FRAGMENTO MOSTRADO:
------

Treinta años después es otro hombre. Neurocirujano famoso, casado, con hijos y domicilio en Nueva York, nada tiene que ver con aquel médico comprometido e internacionalista que estuvo en España. No sabemos al principio, lo intuimos en todo caso, si regresa para reencontrarse consigo mismo o para poder contemplar el país que dejó atrás, para reencontrarse también con quienes conoció en aquel momento, al igual que Max Aub, que regresó también en 1969, sin duda por los mismos motivos. El país es otro, los viejos conocidos también han cambiado, como sin duda él mismo ha cambiado. Se encuentra, no obstante, con la hija de aquella María de quien estuvo enamorado, una bailadora andaluza que también lleva su nombre y cuyo parecido es lo único que parece retrotraerlo de verdad a aquel tiempo.

------

MATERIAL PROPORCIONADO:
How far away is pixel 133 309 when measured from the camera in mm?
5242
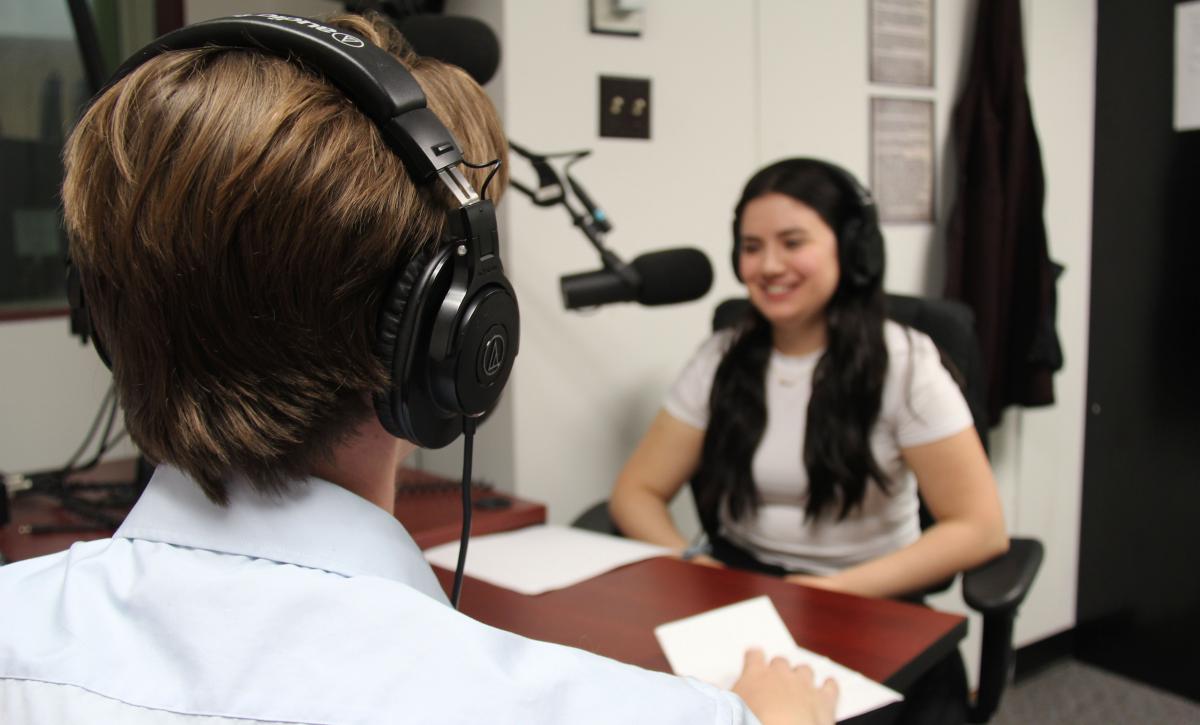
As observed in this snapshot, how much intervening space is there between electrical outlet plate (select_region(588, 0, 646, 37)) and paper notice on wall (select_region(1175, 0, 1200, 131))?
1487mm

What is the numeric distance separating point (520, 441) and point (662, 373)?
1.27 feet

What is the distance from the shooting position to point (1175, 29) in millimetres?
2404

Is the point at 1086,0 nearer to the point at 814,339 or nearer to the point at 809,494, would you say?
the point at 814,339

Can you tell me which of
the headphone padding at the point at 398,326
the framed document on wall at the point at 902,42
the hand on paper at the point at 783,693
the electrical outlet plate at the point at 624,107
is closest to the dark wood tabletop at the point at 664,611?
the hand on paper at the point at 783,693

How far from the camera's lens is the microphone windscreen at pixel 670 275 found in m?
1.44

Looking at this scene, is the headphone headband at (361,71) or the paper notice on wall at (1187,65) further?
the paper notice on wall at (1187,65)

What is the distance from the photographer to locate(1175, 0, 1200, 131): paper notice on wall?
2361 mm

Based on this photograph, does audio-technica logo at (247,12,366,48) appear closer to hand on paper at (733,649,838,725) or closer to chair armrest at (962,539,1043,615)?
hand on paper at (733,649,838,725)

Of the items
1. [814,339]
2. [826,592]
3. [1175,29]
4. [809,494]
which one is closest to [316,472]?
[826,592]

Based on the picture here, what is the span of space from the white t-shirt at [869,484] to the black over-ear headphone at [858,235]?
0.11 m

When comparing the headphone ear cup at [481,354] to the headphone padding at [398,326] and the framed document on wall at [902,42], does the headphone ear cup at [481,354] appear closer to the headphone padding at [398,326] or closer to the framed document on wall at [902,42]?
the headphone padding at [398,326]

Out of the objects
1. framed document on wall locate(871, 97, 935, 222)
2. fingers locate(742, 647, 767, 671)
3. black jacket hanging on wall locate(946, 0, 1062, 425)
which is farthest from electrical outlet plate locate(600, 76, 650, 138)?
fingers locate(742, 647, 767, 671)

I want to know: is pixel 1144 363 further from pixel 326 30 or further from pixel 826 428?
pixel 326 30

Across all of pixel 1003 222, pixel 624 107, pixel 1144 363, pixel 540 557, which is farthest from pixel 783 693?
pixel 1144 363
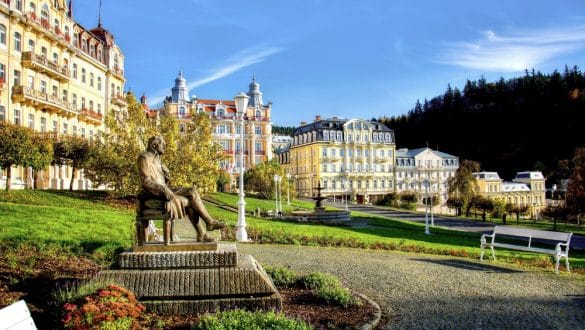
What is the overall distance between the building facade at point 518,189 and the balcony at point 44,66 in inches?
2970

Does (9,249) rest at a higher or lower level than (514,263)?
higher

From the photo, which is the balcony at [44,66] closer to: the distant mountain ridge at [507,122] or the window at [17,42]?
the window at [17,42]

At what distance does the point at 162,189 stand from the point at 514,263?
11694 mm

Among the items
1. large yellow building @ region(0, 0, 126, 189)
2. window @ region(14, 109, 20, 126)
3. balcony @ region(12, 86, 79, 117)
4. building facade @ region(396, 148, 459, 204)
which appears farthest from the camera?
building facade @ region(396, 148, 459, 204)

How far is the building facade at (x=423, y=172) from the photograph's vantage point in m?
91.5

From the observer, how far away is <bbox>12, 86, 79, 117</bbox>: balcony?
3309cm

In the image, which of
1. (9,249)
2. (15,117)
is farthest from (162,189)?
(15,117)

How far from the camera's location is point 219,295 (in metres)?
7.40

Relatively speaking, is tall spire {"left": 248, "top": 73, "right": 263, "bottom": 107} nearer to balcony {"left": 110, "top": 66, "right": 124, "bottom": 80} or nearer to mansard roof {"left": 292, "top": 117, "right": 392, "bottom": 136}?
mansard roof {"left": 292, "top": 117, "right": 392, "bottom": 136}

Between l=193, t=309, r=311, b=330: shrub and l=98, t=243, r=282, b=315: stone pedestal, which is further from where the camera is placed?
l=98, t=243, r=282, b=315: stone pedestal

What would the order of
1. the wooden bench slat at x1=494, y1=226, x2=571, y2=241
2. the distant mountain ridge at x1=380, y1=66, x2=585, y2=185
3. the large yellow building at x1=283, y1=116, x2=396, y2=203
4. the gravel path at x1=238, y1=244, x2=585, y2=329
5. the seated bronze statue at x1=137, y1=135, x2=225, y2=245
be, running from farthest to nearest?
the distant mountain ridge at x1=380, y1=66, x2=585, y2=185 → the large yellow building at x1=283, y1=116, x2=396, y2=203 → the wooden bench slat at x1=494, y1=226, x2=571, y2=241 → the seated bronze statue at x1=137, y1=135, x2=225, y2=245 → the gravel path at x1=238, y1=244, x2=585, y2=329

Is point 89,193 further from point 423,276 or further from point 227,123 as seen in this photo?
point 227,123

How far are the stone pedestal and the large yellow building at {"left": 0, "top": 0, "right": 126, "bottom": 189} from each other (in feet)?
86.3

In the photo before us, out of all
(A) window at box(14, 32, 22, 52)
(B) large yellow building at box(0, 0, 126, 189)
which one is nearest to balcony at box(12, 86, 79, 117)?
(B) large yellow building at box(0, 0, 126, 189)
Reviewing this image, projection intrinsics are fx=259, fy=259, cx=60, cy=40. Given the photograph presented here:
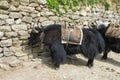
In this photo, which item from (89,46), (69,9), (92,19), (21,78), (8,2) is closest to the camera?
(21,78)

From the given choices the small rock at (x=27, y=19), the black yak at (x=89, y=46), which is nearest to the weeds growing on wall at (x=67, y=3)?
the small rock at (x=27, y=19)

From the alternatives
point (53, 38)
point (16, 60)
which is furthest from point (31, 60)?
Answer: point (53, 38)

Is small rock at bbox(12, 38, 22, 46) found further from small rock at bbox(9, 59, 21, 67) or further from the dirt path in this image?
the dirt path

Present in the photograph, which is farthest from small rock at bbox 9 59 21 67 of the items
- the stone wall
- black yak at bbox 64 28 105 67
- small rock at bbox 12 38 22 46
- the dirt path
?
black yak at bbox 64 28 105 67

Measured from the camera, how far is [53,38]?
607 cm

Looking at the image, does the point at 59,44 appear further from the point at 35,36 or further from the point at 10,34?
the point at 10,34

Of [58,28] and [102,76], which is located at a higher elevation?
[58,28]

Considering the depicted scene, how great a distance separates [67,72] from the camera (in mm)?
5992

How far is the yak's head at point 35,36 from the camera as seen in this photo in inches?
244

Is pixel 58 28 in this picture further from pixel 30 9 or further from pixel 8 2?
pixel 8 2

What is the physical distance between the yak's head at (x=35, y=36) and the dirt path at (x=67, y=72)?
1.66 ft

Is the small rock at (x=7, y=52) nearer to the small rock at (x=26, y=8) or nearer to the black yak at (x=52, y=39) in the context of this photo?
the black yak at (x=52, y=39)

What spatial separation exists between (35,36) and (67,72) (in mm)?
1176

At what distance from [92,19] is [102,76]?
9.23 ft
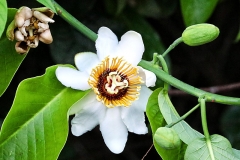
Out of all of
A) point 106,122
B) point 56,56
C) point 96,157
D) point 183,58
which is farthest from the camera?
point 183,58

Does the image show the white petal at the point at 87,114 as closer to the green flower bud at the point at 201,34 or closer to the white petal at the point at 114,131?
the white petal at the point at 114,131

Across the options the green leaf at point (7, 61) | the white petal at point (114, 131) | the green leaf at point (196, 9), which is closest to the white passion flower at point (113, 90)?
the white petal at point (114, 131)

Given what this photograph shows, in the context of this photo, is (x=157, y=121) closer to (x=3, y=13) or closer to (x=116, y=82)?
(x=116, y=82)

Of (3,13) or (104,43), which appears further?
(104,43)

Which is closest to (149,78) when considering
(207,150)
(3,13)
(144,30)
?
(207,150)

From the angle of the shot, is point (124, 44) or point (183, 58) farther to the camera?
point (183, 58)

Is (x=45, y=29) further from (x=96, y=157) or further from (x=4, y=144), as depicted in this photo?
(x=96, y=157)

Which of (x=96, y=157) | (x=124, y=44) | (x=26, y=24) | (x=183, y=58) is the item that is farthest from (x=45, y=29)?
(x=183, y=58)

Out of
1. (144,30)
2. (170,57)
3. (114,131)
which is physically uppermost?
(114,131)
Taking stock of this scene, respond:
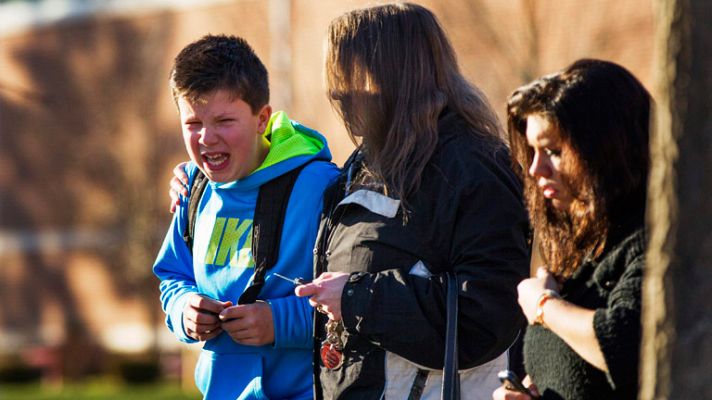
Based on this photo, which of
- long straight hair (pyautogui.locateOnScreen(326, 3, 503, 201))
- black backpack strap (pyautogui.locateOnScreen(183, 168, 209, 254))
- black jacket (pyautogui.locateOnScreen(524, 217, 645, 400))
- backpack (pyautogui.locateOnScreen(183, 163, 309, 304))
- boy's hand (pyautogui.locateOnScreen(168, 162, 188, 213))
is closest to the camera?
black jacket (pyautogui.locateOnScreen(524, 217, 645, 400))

------

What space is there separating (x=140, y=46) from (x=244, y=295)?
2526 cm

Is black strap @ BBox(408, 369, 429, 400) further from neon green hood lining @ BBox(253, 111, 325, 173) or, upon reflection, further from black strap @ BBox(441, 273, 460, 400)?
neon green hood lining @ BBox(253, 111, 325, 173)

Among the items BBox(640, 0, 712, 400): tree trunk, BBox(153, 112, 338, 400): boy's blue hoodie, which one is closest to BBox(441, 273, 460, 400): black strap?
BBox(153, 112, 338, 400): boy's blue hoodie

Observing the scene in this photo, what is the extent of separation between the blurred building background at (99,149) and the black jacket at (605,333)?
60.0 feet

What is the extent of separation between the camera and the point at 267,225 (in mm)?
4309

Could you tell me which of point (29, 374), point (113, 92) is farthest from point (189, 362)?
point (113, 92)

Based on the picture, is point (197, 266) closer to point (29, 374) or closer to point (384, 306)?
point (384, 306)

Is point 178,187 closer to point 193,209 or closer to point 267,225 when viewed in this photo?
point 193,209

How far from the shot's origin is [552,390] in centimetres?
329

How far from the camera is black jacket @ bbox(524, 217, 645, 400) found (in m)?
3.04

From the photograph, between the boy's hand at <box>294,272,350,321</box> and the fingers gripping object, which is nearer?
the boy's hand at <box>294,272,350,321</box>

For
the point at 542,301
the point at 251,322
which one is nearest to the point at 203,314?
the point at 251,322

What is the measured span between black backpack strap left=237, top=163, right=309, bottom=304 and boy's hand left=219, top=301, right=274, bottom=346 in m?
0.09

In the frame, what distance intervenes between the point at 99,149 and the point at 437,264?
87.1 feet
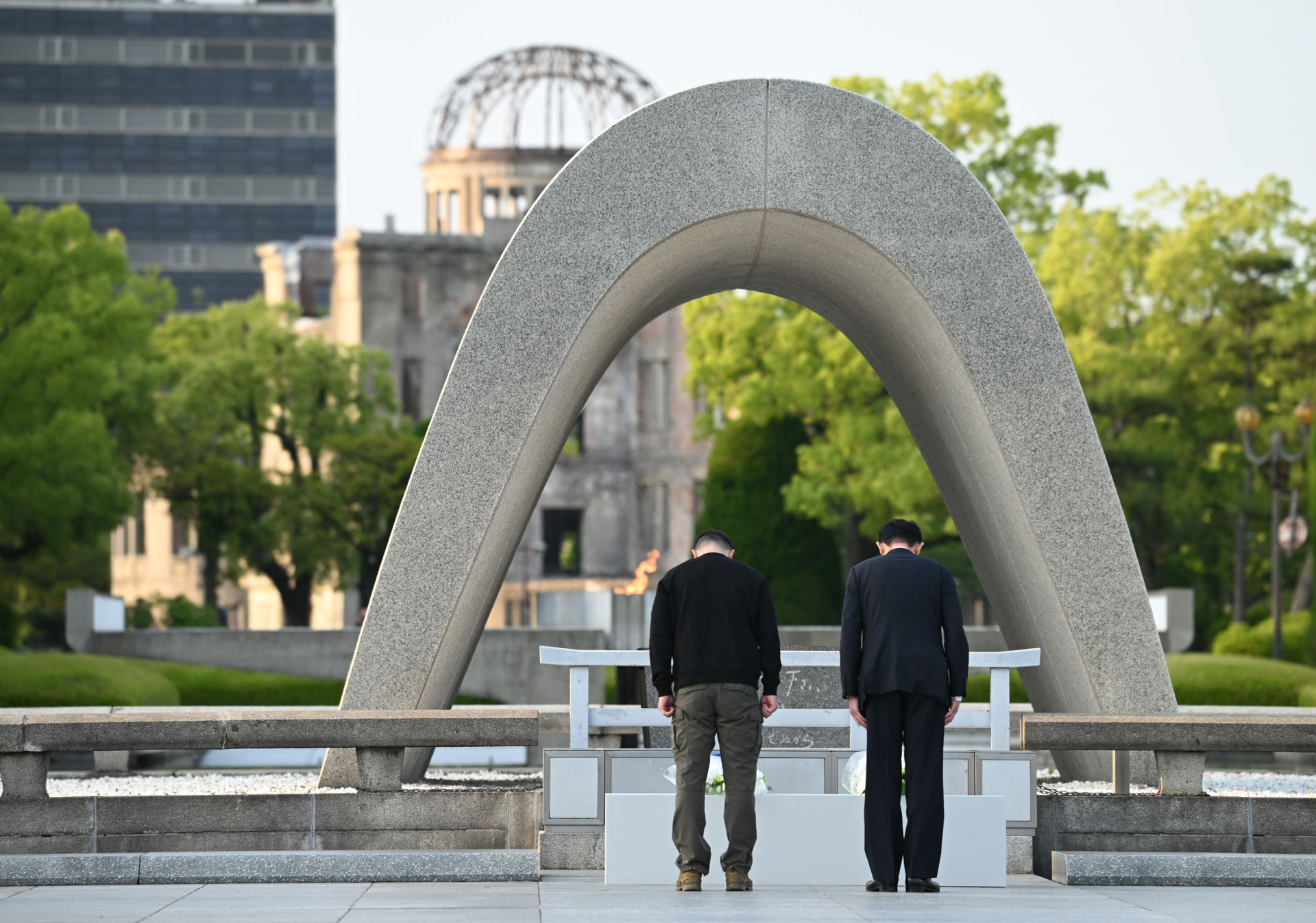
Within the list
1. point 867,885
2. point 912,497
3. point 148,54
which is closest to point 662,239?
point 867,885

------

EJERCICIOS POR RESOLVER:
**a.** Indica si cada afirmación concuerda con el fragmento y cita las palabras que lo deciden: (i) El protagonista tiene su domicilio en Nueva York. (ii) Max Aub regresó en 1975. (iii) La bailadora andaluza que encuentra es la misma María de quien estuvo enamorado.
**b.** Reproduce al pie de la letra el tramo del fragmento que va desde "Treinta años después" hasta "a aquel tiempo.".
**c.** Responde según el fragmento:
(i) ¿Cuántos años después se sitúa el regreso?
(ii) ¿Qué profesión tiene ahora el protagonista?
(iii) ¿A qué se dedica la hija de María?
Los registros no tienen relación con lo que aquí se pide.

RESPUESTAS DEL EJERCICIO:
**a.**
(i) Sí: "casado, con hijos y domicilio en Nueva York".
(ii) No: "Max Aub, que regresó también en 1969".
(iii) No: "con la hija de aquella María de quien estuvo enamorado".

**b.**
Treinta años después es otro hombre. Neurocirujano famoso, casado, con hijos y domicilio en Nueva York, nada tiene que ver con aquel médico comprometido e internacionalista que estuvo en España. No sabemos al principio, lo intuimos en todo caso, si regresa para reencontrarse consigo mismo o para poder contemplar el país que dejó atrás, para reencontrarse también con quienes conoció en aquel momento, al igual que Max Aub, que regresó también en 1969, sin duda por los mismos motivos. El país es otro, los viejos conocidos también han cambiado, como sin duda él mismo ha cambiado. Se encuentra, no obstante, con la hija de aquella María de quien estuvo enamorado, una bailadora andaluza que también lleva su nombre y cuyo parecido es lo único que parece retrotraerlo de verdad a aquel tiempo.

**c.**
(i) Treinta años.
(ii) Es neurocirujano.
(iii) Es bailadora andaluza.